17° Capitolo

“Se qualcuno vuol venire dietro a me rinneghi se stesso, prenda la sua croce e mi segua.”(Mt.16,24)

Molte sono le domande che vorremmo porre al nostro Creatore, ma la principale è comune a tutti: perché la sofferenza? Non poteva crearci con un certo grado di perfezione, privi di ogni necessità corporale? La teologia spiega che la corruzione e la morte sono subentrati per invidia del diavolo e per la caduta di Adamo ed Eva. Come può soddisfarci una simile risposta ?

Perché dobbiamo scontare una colpa di cui noi non ne avevamo nemmeno coscienza dal momento in cui ci concepì nostra madre? Perché ci creò così fragili e ci pose su un mondo così tentatore? Perché ci lascia nella paura e nello spavento di fronte ad un mistero così impenetrabile qual è la sua esistenza nei confronti della nostra?

Egli che può tutto ci ha lanciato in un mondo pieno di sofferenze, paure e dolori, con qualche gioia.”L’uomo, nato di donna, breve di giorni e sazio di inquietudine, come un fiore spunta e avvizzisce, fugge come l’ombra e mai si ferma”(Gb.14,1)
Qual’è il motivo di tutto questo? Ci sono dei momenti in cui non si vorrebbe mai essere nati.

Lo stesso Giobbe, uomo giusto, esclamò : Perisca il giorno in cui nacqui…Perché dare la luce a un infelice e la vita a chi ha l’amarezza nel cuore, a quelli che aspettano la morte e non viene, che la cercano più di un tesoro, che godono alla vista di un tumulo, gioiscono se possono trovare una tomba…a un uomo la cui via è nascosta e che Dio da ogni parte ha sbarrato? Così, al posto del cibo entra il mio gemito, e i miei ruggiti sgorgano come acqua, perché ciò che temo mi accade e quel che mi spaventa mi raggiunge. Non ho tranquillità, non ho requie, non ho riposo e viene il tormento.

Ma egli era un uomo giusto: noi, invece, non abbiamo nemmeno la consolazione di sentirci giusti…
Altri interrogativi si affacciano alla nostra mente disorientata: ma Lui, dal quale tutto ha origine, ha faticato a creare? La teologia tradizionale ci insegna che in Lui non può esserci ombra di imperfezione. Il dolore e la fatica appartengono alle imperfezioni degli esseri ancora in evoluzione, quindi Dio non può “evolversi” perché è già perfetto in sè ed è l’origine di ogni perfezione.
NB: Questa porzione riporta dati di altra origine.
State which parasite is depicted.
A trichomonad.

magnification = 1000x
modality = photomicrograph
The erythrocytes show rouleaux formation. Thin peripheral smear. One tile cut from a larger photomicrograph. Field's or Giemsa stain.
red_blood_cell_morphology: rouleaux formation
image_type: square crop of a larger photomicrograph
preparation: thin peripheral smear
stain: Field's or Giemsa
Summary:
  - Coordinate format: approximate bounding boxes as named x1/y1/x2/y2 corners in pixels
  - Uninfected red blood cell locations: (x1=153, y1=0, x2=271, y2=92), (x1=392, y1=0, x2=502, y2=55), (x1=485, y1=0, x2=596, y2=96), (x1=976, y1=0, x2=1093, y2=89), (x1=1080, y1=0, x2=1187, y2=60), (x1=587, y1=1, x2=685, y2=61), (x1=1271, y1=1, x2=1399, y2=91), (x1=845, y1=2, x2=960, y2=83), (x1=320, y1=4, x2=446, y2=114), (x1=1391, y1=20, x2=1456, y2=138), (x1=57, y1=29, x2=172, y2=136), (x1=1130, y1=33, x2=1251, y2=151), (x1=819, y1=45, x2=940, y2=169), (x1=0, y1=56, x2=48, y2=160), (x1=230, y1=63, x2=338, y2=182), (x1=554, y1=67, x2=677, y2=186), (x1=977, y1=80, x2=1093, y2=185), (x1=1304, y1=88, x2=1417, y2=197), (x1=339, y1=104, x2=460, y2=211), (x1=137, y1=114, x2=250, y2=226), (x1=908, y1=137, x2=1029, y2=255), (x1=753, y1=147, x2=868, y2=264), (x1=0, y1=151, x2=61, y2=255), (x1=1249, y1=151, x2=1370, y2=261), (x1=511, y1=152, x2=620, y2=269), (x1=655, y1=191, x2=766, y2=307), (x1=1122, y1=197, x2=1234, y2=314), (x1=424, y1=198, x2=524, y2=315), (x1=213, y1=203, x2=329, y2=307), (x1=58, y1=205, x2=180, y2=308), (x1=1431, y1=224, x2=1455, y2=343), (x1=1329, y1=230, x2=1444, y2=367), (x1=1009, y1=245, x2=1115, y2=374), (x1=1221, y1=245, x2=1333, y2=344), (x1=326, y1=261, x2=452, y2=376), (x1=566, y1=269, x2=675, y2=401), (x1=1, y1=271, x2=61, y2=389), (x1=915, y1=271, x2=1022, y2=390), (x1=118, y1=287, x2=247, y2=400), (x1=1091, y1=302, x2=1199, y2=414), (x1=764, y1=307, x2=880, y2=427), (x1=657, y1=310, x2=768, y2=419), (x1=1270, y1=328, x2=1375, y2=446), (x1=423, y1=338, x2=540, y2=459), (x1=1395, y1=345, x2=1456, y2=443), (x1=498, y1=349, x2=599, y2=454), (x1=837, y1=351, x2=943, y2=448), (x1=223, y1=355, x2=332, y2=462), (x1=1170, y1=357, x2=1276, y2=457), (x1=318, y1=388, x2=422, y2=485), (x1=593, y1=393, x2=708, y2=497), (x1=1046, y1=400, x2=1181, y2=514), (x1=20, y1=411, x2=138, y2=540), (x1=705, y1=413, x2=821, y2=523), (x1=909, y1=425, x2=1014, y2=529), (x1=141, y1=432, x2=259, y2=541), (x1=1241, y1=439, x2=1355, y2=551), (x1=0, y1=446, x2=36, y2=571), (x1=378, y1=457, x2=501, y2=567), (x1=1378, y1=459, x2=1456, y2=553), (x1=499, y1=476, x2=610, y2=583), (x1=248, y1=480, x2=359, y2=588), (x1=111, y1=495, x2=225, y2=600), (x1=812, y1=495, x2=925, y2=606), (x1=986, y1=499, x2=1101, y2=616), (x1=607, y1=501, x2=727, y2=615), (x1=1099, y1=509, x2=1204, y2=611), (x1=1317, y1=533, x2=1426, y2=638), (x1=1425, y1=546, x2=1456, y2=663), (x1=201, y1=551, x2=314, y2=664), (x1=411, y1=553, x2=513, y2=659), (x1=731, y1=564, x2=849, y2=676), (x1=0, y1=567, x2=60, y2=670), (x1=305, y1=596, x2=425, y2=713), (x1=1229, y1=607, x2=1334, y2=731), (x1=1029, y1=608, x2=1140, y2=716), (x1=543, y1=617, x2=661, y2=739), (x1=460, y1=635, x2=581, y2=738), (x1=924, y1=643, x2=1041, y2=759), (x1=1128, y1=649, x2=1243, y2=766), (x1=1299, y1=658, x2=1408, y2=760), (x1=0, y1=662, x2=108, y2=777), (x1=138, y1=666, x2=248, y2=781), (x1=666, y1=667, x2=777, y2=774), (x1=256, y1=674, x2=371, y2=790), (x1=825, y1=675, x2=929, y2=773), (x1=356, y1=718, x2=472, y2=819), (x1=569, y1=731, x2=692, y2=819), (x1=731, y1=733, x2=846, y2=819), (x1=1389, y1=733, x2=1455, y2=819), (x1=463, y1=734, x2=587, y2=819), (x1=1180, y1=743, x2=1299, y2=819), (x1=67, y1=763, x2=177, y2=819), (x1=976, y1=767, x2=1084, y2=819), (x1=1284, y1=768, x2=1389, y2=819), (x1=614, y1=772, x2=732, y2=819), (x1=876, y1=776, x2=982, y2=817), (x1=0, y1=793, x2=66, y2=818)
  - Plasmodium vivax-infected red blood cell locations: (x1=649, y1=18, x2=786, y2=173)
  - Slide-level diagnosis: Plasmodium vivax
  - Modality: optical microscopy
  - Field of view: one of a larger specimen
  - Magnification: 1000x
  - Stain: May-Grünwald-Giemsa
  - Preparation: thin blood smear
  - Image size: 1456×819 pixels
Da qui possiamo dedurre che ha creato l’Universo e noi senza alcuna fatica o dolore.

Anzi, durante l’atto creativo era nel più completo piacere: Dio vide quanto aveva fatto, ed ecco, era cosa molto buona. (Gen. 1,31) Questo versetto biblico ci permette obiettivamente di intuire che Dio ama la vita ed esulta di gioia per essa. Ed allora perché permette tanta fatica e tanto dolore? Ci è stato insegnato che la risposta è in Gesù Cristo, per mezzo del quale tutte le cose sono state fatte. “Chi vede me vede il Padre”. Si è incarnato nel Figlio e ciò che vediamo nel Figlio, è nel Padre. I Vangeli ce lo presentano come una lode vivente del Padre, al quale si sottomette fino alla passione ed alla morte in croce. Questo ci dimostra, allora, che Dio non è cinicamente staccato dalla sua creazione.

Vi si “immerge” tramite il Figlio, della stessa sua natura. E lo fa per riportare la creazione allo splendore iniziale, dopo il decadimento dovuto al peccato, che è la mancanza d’amore dell’uomo. L’uomo ha voluto allontanarsi da Dio e Dio lo “ridivinizza” tramite un estremo atto d’amore, quale l’incarnazione, la passione e la morte in croce.
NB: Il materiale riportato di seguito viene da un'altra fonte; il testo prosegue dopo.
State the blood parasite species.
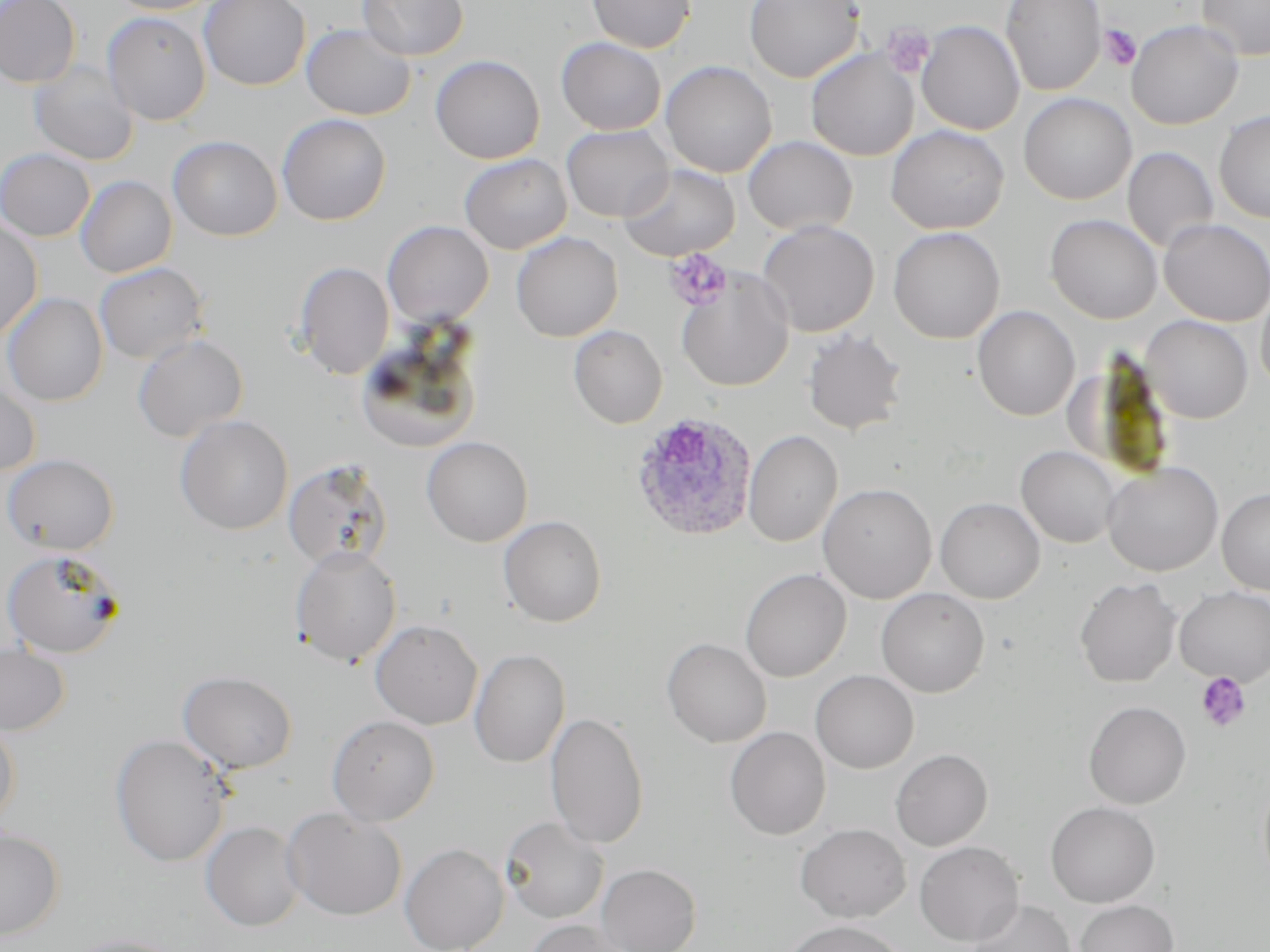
Anche un buon padre terreno richiama vagamente l’opera divina. Il padre concepisce il figlio in un atto d’amore accompagnato dal piacere insito nello stesso atto. Poi segue la creatura durante la sua evoluzione, partecipa di persona allo sforzo che deve fare per arrivare alla maturazione…
Dio-Padre crea nella gioia e partecipa di persona allo sforzo della sua creatura che dovrà raggiungere la statura di Gesù Cristo. Non l’abbandona a se stessa: semplicemente le indica la via maestra, che è quella dell’amore, che la stessa croce sottende. In Gesù Cristo misericordioso sono celati i segreti amorosi del Padre che vengono gradualmente svelati dallo Spirito Santo.

In Lui ogni attimo della nostra vita è pienamente partecipato: l’immane sforzo della tremenda passione riassume, sintetizza e ricapitola ogni più piccola sofferenza di tutti gli uomini che sono esistiti, esistono ed esisteranno.
Non vale, allora, la pena di partecipare anche noi a questo incredibile e misterioso sforzo della Creazione?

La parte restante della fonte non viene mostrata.